Aun en el aturdimiento de la llegada, me di cuenta de que yo no reconocía en aquel muerto al padre de mis cinco hijos. Conmigo había sido callado, modesto, sin imaginaciones. Su otra vida lo revelaba, en cambio, poderoso y sociable.

«Alguien debió de reconocernos y avisar que nos acercábamos porque, en la esquina de la casa, nos salieron al paso dos viejos que me dieron mala espina. El más enlutado, con unos bigotes de manubrio, se quitó el sombrero de paja y descubrió una calva sudada.

«-Yo sé quién es usted y desde dónde viene, señora -dijo, sin mirarme a los ojos-. Comprendo su dolor y el de sus hijos. Pero hágase también cargo del dolor que está sintiendo la familia legítima de Juan Duarte. Soy primo hermano del difunto. Le ruego que no se acerque a la casa del duelo. No nos traiga el escándalo.

«No lo dejé seguir.

«-Vengo con estas criaturas desde muy lejos. Ellos también tienen derecho a despedirse de su padre. Cuando hayamos hecho lo que vinimos a hacer, nos iremos. Quedesé tranquilo. No habrá ningún escándalo.

«-Creo que no me entiende -insistió el primo. Sudaba mucho. Un pañuelo embebido en perfume lo aliviaba-. El fallecimiento ha sido repentino y la viuda está muy alterada. Saber que ustedes han entrado en su propia casa no le hará ningún bien. Le aconsejo que vayan a la iglesia y recen ahí por el eterno descanso de Juan. Y por caridad, tome este dinero para comprarle algunas flores.

«Me tendió un billete de cien pesos, que en esa época era una barbaridad. No me digné contestarle. Lo aparté con la mano y seguí caminando. Al advertir mi resolución, el otro viejo sonrió de costado y preguntó, desdeñoso:

«-¿Éstos son los bastardos?

«-Los de su madre -respondí, marcando con fuerza el su, para devolverle el insulto-. Y los de Juan Duarte. Así son las cosas. Todos, para el ladrón, son de su condición.

«No pude avanzar sino unos pocos pasos. De la casa salió una joven poco mayor que Blanca. Tenía los ojos marcados por el estrago del llanto y los labios pálidos. Se abrió paso entre las coronas fúnebres con tal ímpetu que dos o tres cayeron de los caballetes. Estaba encrespada. Pensé que iba a golpearme.

«-¿Cómo se atreve? -dijo. Hemos sufrido toda la vida por su culpa, señora. Vayasé de aquí, vayasé. ¿Qué clase de mujer es usted, Dios mío? Qué falta de respeto.

«Yo no perdí la calma. Pensé: es una hija de Duarte. También ella, a su manera, se ha de sentir desamparada.

«-Por respeto al difunto he venido hasta aquí -le dije-. Mientras vivió, fue un buen padre. No veo por qué las cosas deben ser de otro modo ahora que está muerto. No les haga a mis hijos el mal que ellos no le harían a usted.

«-¡Vayasé ahora mismo! -me contestó. No sabía si atacarme o largarse a llorar.

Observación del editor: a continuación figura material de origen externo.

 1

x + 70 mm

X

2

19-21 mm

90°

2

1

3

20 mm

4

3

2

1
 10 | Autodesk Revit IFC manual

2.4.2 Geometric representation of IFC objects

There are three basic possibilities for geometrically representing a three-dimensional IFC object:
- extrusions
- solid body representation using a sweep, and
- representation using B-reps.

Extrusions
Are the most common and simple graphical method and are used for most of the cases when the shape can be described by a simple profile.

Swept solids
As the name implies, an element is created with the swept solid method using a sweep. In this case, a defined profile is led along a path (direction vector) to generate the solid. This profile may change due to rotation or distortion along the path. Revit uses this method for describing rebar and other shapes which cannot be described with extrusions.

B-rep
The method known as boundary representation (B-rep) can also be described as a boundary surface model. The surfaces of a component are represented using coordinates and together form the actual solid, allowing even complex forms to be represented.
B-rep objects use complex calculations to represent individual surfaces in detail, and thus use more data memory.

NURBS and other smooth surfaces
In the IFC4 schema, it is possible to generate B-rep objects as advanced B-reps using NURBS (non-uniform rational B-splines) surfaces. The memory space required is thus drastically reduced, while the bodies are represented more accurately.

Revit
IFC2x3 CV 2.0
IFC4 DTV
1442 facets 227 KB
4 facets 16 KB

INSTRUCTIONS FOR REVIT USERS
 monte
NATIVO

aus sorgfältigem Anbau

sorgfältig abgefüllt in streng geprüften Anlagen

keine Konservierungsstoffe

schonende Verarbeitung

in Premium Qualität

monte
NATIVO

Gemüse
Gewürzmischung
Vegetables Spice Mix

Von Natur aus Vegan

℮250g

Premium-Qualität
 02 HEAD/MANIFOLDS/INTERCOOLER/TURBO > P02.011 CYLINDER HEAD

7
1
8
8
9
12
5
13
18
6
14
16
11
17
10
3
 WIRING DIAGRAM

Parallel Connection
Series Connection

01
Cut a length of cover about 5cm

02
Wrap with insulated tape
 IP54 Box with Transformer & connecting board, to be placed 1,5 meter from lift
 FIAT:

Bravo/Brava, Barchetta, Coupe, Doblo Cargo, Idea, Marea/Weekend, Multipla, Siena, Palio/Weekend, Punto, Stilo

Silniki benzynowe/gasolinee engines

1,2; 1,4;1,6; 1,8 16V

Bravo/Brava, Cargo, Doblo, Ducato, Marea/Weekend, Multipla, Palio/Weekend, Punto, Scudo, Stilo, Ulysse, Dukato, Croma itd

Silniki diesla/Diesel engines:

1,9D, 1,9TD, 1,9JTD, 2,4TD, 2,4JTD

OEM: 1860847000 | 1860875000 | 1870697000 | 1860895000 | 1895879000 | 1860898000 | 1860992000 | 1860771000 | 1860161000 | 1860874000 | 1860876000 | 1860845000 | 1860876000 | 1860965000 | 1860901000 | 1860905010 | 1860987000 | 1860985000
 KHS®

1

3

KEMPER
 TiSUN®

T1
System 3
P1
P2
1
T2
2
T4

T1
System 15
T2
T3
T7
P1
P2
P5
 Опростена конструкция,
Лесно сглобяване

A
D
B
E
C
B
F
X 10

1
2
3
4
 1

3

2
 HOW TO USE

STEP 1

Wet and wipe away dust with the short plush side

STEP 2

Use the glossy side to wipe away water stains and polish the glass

«Quién sabe por qué se me representaron en aquel momento la estación de trenes donde había esperado a Duarte tantas veces en vano, la carreta de mi padre avanzando entre los espejismos de los campos secos, el parto de mi primera hija, la cara de Evita desfigurada por las quemaduras. Entre tantas imágenes encontré también la de un caballero flaco y pálido. Estaba vestido de negro y se había acercado sin que nos diéramos cuenta, al amparo de la contraluz. Creí que era otro personaje de mis recuerdos, pero no: estaba de pie en la realidad de ese día tan distinto a mí, inmóvil, presenciando el arrebato histérico de la joven que era, de hecho, media hermana de mis hijos. El caballero flaco le puso las manos sobre los hombros y con ese gesto simple le apagó el odio, o por lo menos se lo contuvo.